In the first experiment, mouse peroxidase-anti-peroxidase (mPAP) complexes were spiked at concentrations of 0 ng/ml to 100 ng/ml into undiluted human AB whole blood. CAPs coupled with goat-anti-mouse antibodies (GAM-CAPs) were incubated in the blood containing the mPAP complexes for 10 minutes, a magnetic field was applied to retain the CAP protein complex, and the blood was decanted. After washing, tetramethyl benzidine (TMB) was incubated for several minutes to develop color. Absorbance at A450 (y axis) demonstrates that the complexes were effective captured and removed from undiluted whole blood (Figure 1).

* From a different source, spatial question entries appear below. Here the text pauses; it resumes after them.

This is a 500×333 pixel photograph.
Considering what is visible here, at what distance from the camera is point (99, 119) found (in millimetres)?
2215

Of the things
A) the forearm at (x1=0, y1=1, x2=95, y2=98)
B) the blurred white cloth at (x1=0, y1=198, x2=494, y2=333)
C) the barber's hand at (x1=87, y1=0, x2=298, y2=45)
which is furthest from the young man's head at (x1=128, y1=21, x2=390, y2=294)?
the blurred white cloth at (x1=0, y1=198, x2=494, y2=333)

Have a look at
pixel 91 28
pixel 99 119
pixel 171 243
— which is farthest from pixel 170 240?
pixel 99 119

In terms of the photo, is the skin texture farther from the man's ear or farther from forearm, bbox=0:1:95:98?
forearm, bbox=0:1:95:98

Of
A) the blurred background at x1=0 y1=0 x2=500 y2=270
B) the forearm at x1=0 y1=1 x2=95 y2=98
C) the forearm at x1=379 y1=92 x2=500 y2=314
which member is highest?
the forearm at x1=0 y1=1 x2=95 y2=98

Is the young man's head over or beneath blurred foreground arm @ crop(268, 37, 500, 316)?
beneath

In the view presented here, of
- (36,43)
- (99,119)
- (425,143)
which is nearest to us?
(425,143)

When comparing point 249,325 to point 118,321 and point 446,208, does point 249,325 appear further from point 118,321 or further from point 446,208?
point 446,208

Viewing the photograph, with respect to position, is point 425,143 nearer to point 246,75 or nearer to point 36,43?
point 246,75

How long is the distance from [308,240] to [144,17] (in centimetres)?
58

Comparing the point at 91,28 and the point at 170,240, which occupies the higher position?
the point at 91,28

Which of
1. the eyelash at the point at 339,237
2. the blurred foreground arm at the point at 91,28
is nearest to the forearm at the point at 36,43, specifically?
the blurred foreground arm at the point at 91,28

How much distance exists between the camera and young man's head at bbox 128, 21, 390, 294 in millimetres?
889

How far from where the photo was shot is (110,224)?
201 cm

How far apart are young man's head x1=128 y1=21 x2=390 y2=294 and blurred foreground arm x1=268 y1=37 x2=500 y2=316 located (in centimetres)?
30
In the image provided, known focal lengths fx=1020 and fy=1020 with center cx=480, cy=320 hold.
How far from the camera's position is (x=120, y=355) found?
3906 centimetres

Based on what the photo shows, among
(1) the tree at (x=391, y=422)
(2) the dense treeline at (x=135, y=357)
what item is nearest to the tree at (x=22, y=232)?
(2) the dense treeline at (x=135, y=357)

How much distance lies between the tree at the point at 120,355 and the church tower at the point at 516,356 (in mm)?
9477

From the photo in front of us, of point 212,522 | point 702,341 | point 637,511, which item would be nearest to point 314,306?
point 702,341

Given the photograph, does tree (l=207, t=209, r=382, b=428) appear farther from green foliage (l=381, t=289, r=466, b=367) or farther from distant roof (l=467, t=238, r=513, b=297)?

In a second experiment, streptavidin-coupled CAPs (SA-CAPs) were used to remove biotinylated horseradish peroxidase (HRP) from undiluted whole human AB serum. As in the first experiment SA-CAPs were incubated for 10 minutes in undiluted whole serum spiked with varying concentrations of biotinylated HRP ranging from 0 ng/ml to 50 ng/ml. The mixture was applied to a magnetic field to remove the captured HRP protein. The HRP color was developed with TMB as above. Absorbance at A450 demonstrates that the SA-CAPs were effective in capturing the biotinylated HRP from undiluted whole serum. Preincubation with100 ng mouse IgG1 blocked the specific capture of the biotinylated HRP (Figure 2). The linearity of the blocked data indicate effective competition for the particle binding sites.